Snow this time of year feels a lot like an April Fool’s joke, but these last gasps of winter can’t change the prevailing winds blowing birds north. Depending on where you live, this weekend might not have been ideal to meet these migrants. No worries, because better days lie ahead.
My time at the Braddock Bay Hawk Watch platform may have been sparse for raptors, but I picked up all kinds of FOY birds. The best of the bunch was a winter species, Common Redpolls probably winging it to the boreal forest. Corey saw eight Brown Creepers at Baisley Pond Park on Saturday morning, the most he had ever seen at one location. He chose any of the eight as his Best Bird of the Weekend both because he had never seen so many and also because, after years of hearing older birders complain that they can no longer creepers’ high pitched song, he was pleased that another spring has come in which he still has the ability to hear them!
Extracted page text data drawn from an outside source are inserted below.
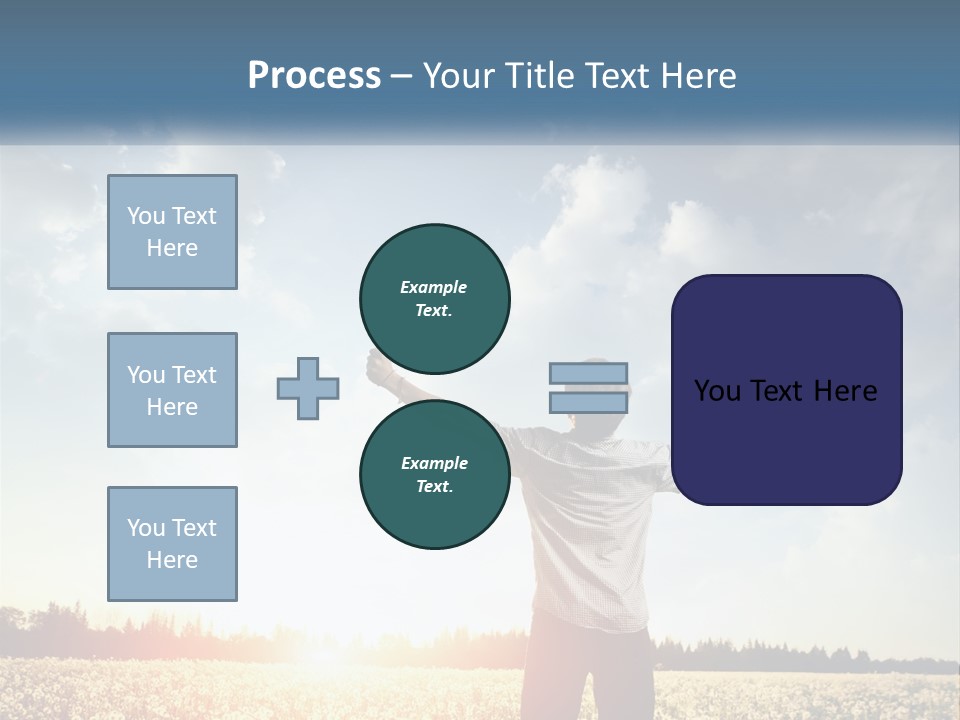 Process – Your Title Text Here

You Text Here

You Text Here

You Text Here

Example Text.

Example Text.

You Text Here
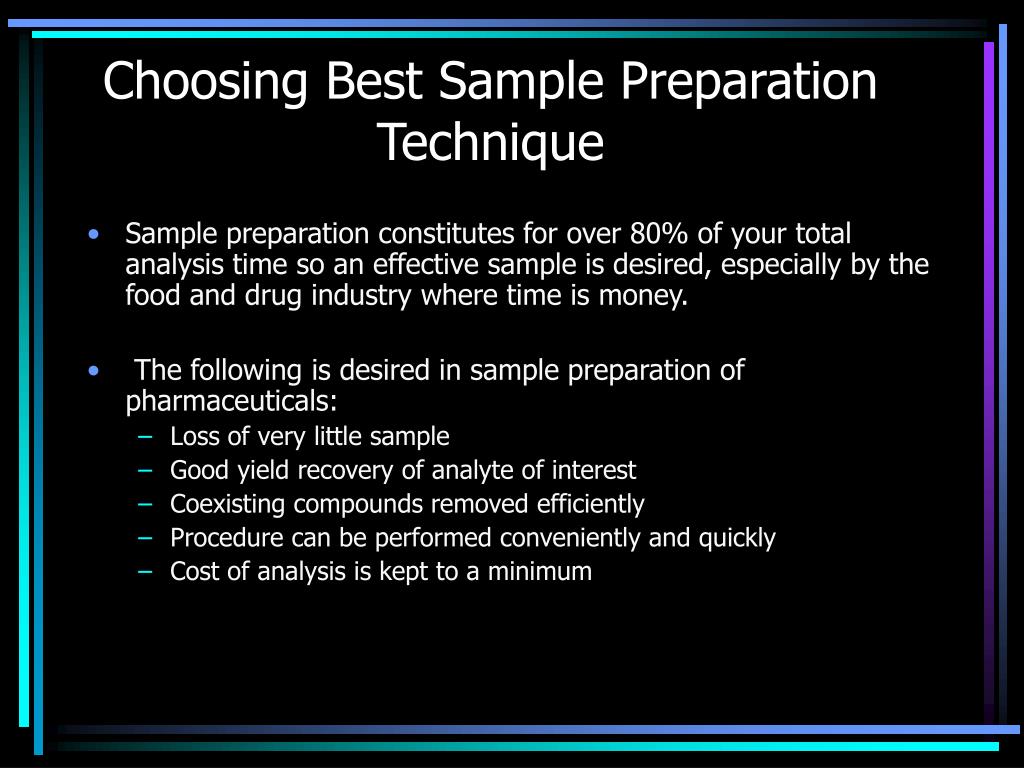 Choosing Best Sample Preparation Technique

• Sample preparation constitutes for over 80% of your total analysis time so an effective sample is desired, especially by the food and drug industry where time is money.

• The following is desired in sample preparation of pharmaceuticals:
– Loss of very little sample
– Good yield recovery of analyte of interest
– Coexisting compounds removed efficiently
– Procedure can be performed conveniently and quickly
– Cost of analysis is kept to a minimum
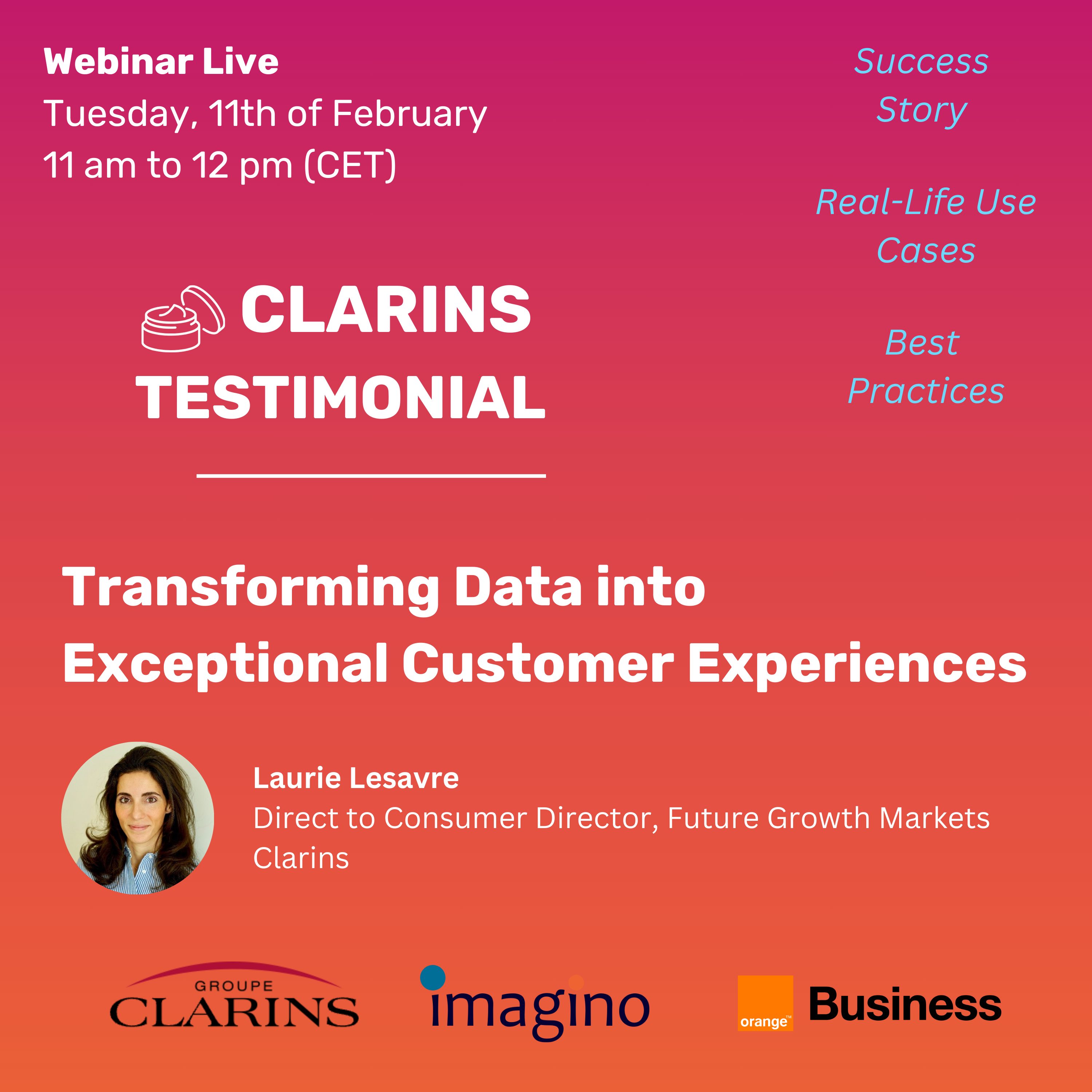 Webinar Live
Tuesday, 11th of February
11 am to 12 pm (CET)

Success Story

Real-Life Use Cases

Best Practices

CLARINS TESTIMONIAL

Transforming Data into Exceptional Customer Experiences

Laurie Lesavre
Direct to Consumer Director, Future Growth Markets
Clarins

GROUPE CLARINS

imagino

orange™ Business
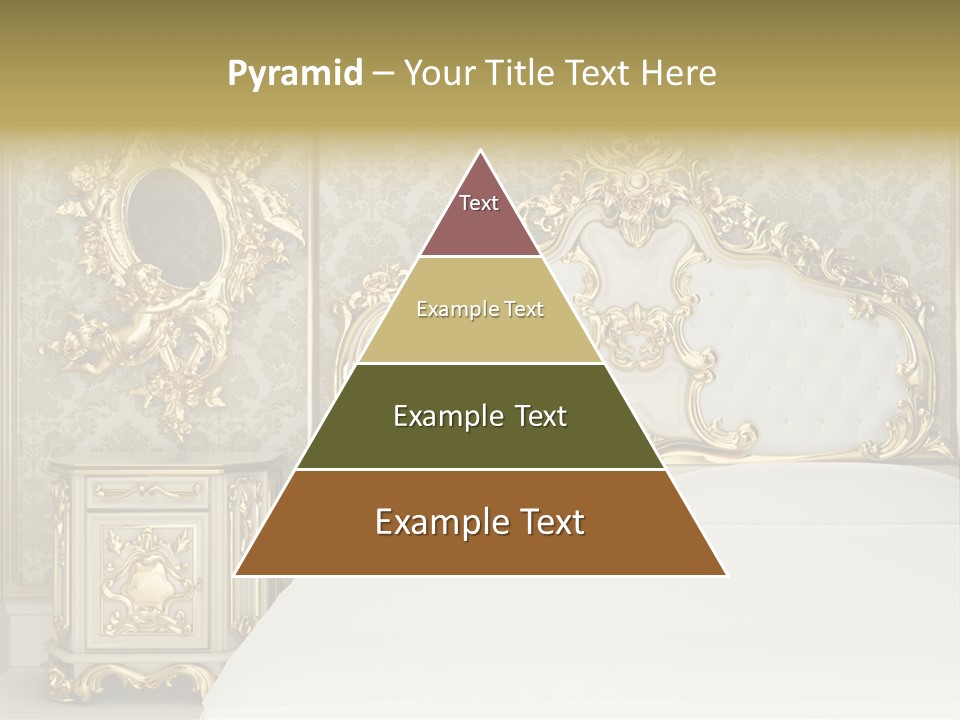 Pyramid – Your Title Text Here

Text

Example Text

Example Text

Example Text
How about you? What was your best bird of the weekend? Tell us in the comments section about the rarest, loveliest, or most fascinating bird you observed. If you’ve blogged about your weekend experience, you should include a link in your comment.
Pacific Wrens, such tiny birds singing such magnificent songs! I’m curious about Corey’s Brown Creepers. Were they on old growth trees? I just learned they are an indicator of old growth. We see them here on the Olympic Peninsula on both old growth and second growth.